The limits of evidence

Posted on 01-03-2012

I was recently challenged to explain why I believe in a knowledge curriculum. ‘Do you want to just go back to the 1950s?’ said my interlocutor. ‘Aren’t you aware of anything that has happened in education in the past fifty years? Where is your evidence that any of this knowledge stuff works? It sounds like your ideal knowledge curriculum is based on ideology!’
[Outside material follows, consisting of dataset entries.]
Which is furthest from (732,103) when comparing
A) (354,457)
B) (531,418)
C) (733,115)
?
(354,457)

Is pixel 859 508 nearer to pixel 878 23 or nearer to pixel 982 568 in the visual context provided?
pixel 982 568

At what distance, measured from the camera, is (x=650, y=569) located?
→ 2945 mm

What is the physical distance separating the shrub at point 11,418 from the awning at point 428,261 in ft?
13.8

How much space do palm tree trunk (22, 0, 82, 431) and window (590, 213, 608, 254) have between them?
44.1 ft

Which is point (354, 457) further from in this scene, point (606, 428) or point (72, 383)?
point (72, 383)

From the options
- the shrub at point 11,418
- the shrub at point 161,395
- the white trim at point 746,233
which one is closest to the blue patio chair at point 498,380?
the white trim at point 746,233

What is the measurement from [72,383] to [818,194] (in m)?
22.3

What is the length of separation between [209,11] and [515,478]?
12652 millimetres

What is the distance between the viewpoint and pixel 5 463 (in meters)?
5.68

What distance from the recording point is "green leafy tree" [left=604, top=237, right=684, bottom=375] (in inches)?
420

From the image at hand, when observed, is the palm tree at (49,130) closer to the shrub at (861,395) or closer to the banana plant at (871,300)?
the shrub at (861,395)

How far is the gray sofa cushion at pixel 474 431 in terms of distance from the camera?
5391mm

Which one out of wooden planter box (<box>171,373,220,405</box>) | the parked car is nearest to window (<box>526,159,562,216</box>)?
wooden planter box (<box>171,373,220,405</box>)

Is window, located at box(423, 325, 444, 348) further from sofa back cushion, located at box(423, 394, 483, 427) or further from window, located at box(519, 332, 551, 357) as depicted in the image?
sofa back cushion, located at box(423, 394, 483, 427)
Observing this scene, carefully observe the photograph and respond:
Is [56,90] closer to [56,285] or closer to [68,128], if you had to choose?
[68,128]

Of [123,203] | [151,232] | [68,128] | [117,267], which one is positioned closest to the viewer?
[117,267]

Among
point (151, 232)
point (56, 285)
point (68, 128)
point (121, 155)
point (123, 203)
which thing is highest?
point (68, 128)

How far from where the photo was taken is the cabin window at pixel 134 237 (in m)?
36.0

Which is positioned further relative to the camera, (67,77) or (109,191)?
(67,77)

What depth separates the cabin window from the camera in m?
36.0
I sighed, and embarked on a lengthy explanation of how I am very aware of many of the advances that have happened in education over the past fifty years, and that I am particularly excited by the breakthroughs we have made in understanding how the brain learns. I explained that all this evidence points to the importance of knowledge as the basis of all learning, and that it shows that learning knowledge is not the passive, routine activity it is typically characterised as. I gave a brief explanation of the working model scientists have of the brain and explained why this means we can’t just depend on ‘looking it up’, however efficient our computers are and however brilliant Google is.

I paused for breath.

The man was looking at me intently.

“Hmm,” he said. “But aren’t you worried you’re depending too much on science. I mean, it seems to me that your approach smacks of scientism.

He paused, as if he’d just dealt me a killer blow. And of course, he had. I really don’t know how to argue with people who complain that your approach isn’t based on evidence, and then when you give them the evidence, say that you shouldn’t depend on evidence.

The other irony of this discussion is one I explore in more detail here. It’s that those people who are the keenest to present themselves as being progressive and cutting-edge tend to be those who are ignorant of what the most progressive and cutting-edge research is saying.